Stanford Center for Biomedical Informatics Research, Stanford University, Stanford CA, USA.
Sci Data. 2019 Feb 19;6:190021. doi: 10.1038/sdata.2019.21.
We present an analytical study of the quality of metadata about samples used in biomedical experiments. The metadata under analysis are stored in two well-known databases: BioSample-a repository managed by the National Center for Biotechnology Information (NCBI), and BioSamples-a repository managed by the European Bioinformatics Institute (EBI). We tested whether 11.4 M sample metadata records in the two repositories are populated with values that fulfill the stated requirements for such values. Our study revealed multiple anomalies in the metadata. Most metadata field names and their values are not standardized or controlled. Even simple binary or numeric fields are often populated with inadequate values of different data types. By clustering metadata field names, we discovered there are often many distinct ways to represent the same aspect of a sample. Overall, the metadata we analyzed reveal that there is a lack of principled mechanisms to enforce and validate metadata requirements. The significant aberrancies that we found in the metadata are likely to impede search and secondary use of the associated datasets.

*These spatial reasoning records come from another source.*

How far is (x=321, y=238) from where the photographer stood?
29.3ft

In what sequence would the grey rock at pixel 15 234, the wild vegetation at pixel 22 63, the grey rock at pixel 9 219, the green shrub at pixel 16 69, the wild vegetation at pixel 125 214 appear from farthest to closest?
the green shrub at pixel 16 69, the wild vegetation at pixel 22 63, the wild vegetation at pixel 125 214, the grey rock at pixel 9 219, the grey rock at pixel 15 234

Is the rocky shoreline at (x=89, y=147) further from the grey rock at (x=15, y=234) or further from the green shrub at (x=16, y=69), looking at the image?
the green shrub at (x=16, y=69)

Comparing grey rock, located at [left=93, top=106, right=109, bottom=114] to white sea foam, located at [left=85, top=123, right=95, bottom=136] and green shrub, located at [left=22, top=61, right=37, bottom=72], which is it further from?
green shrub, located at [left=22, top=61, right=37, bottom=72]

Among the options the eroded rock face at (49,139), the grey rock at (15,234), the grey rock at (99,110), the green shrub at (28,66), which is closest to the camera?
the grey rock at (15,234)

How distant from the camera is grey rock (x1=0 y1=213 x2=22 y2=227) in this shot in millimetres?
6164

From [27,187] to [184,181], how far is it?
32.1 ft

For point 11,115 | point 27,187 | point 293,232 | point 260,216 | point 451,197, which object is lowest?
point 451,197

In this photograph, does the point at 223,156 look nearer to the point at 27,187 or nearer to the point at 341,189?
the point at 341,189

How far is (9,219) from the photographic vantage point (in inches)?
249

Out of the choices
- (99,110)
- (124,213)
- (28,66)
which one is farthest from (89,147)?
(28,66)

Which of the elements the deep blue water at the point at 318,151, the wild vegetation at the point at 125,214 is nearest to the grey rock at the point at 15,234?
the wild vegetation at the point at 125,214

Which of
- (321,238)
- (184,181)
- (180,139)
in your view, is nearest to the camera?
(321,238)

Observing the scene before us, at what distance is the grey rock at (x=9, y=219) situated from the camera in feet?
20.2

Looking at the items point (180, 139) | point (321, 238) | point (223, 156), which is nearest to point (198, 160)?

我们对生物医学实验中使用的样本相关元数据的质量进行了分析研究。分析中的元数据存储在两个著名的数据库中:由美国国家生物技术信息中心(NCBI)管理的 BioSample 存储库,以及由欧洲生物信息学研究所(EBI)管理的 BioSamples 存储库。我们测试了这两个存储库中 1140 万条样本元数据记录是否使用满足这些值的规定要求的值进行了填充。我们的研究揭示了元数据中的多个异常。大多数元数据字段名称及其值没有标准化或受到控制。即使是简单的二进制或数字字段,也经常使用不同数据类型的不适当值进行填充。通过对元数据字段名称进行聚类,我们发现通常有许多不同的方法可以表示样本的同一方面。总的来说,我们分析的元数据表明,缺乏执行和验证元数据要求的原则性机制。我们在元数据中发现的显著异常情况可能会阻碍相关数据集的搜索和二次使用。